As success-starved Australian tennis fans hailed the triumph as validation of his rising reputation, Kokkinakis said he was “excited” by the hype set to surround him heading into a winnable second round match-up against fellow Australian Sam Groth.

“I know it was a good win. There’s more to come,” the 18-year-old said after the match that lasted for four hours and seven minutes.

“I don’t want to win just one round. Obviously it was my best win yet, he said. I’m not putting a limit on myself. I beat a guy that made the semis of the French [Open]. He probably wasn’t in his best form tonight.

“He’s beaten some good players before and I’ve beaten him, so we’ll see how it goes.”

Reflecting on the biggest win off his career – his first five-set slog and just his second win at the Australian Open – an exhausted Kokkinakis said he felt “a lot better” than he did last year after he beat Igor Sijsling (then ranked No.73 in the world) in his Open debut to advance to the second round.

Kokkinakis saved four match points in the fourth set and then held his nerve in a tense climax to steal the show on opening night at Melbourne Park, winning 5-7, 6-0, 1-6, 7-6 (7-2), 8-6 on Monday night.

With attention centred on fellow Australian young gun Nick Kyrgios, world No.147 Kokkinakis thrived playing off-Broadway on show court three to produce a coming-of-age performance that the likes of Australian great Todd Woodbridge — had predicted just days ago that he was set to produce.

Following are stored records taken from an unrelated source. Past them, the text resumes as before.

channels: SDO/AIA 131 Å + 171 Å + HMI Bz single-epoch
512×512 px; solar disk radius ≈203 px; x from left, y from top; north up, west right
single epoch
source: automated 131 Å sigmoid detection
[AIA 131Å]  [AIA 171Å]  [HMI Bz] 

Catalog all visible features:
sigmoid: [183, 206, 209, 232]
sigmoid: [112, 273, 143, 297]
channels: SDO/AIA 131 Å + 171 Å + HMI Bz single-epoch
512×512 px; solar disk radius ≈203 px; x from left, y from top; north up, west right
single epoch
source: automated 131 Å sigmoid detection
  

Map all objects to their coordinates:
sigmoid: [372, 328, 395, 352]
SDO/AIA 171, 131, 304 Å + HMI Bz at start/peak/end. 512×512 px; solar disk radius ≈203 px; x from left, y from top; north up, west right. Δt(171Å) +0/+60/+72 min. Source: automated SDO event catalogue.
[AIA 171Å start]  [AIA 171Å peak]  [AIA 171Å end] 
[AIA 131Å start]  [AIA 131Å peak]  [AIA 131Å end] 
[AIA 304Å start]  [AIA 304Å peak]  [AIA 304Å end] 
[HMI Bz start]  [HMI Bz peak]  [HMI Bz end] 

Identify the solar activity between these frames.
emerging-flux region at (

Kokkinakis, the other half of Australia’s talented “Special K” duo, collapsed to the ground in jubilation after winning the second of two match points and then relished a lap of honour with the fans.

His love affair with the pro-Australian crowd was in sharp contrast to that of his opponent, world No.13 Gulbis, who seemed to be distracted by the spectators at times — at one point telling them to “shut up”.

The umpire directed security to certain members of the crowd after the Latvian complained.

Gulbis, known for his combustible nature on the court, had several opportunities to address the crowd’s behaviour and its impact on the match in his post-match press conference, but avoided making a comment on each occasion.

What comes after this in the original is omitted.